I am going to work when we get on the hill-till then I've got to lie fallow, albeit against my will. We join in love to you and yours. Your friend ever, SAML. L. CLEMENS.
P. S. I enclose a specimen of villainy. A man pretends to be my brother and my lecture agent--gathers a great audience together in a city more than a thousand miles from here, and then pockets the money and elopes, leaving the audience to wait for the imaginary lecturer! I am after him with the law.
It was a historic summer at the Farm. A new baby arrived in June; a new study was built for Mark Twain by Mrs. Crane, on the hillside near the old quarry; a new book was begun in it--The Adventures of Tom Sawyer--and a play, the first that Mark Twain had really attempted, was completed--the dramatization of The Gilded Age.
An early word went to Hartford of conditions at the Farm.
To Rev. and Mrs. Twichell, in Hartford:
MY DEAR OLD JOE AND HARMONY,--The baby is here and is the great American Giantess--weighing 7 3/4 pounds. We had to wait a good long time for her, but she was full compensation when she did come.

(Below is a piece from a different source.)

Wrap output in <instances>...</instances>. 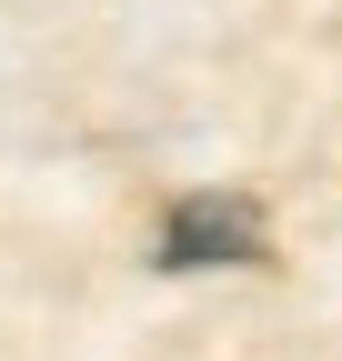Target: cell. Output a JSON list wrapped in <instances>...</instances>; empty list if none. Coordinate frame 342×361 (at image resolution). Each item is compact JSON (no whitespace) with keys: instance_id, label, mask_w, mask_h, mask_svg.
<instances>
[{"instance_id":"6da1fadb","label":"cell","mask_w":342,"mask_h":361,"mask_svg":"<svg viewBox=\"0 0 342 361\" xmlns=\"http://www.w3.org/2000/svg\"><path fill=\"white\" fill-rule=\"evenodd\" d=\"M161 271H262L272 231H262V201L252 191H182L161 211Z\"/></svg>"}]
</instances>
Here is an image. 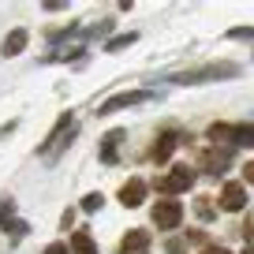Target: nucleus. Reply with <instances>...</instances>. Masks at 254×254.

The Modoc was delighted with it, and gave it her doll at once. There is nothing selfish about the Modoc. She is fascinated with the new baby. The Modoc rips and tears around out doors, most of the time, and consequently is as hard as a pine knot and as brown as an Indian. She is bosom friend to all the ducks, chickens, turkeys and guinea hens on the place. Yesterday as she marched along the winding path that leads up the hill through the red clover beds to the summer-house, there was a long procession of these fowls stringing contentedly after her, led by a stately rooster who can look over the Modoc's head. The devotion of these vassals has been purchased with daily largess of Indian meal, and so the Modoc, attended by her bodyguard, moves in state wherever she goes.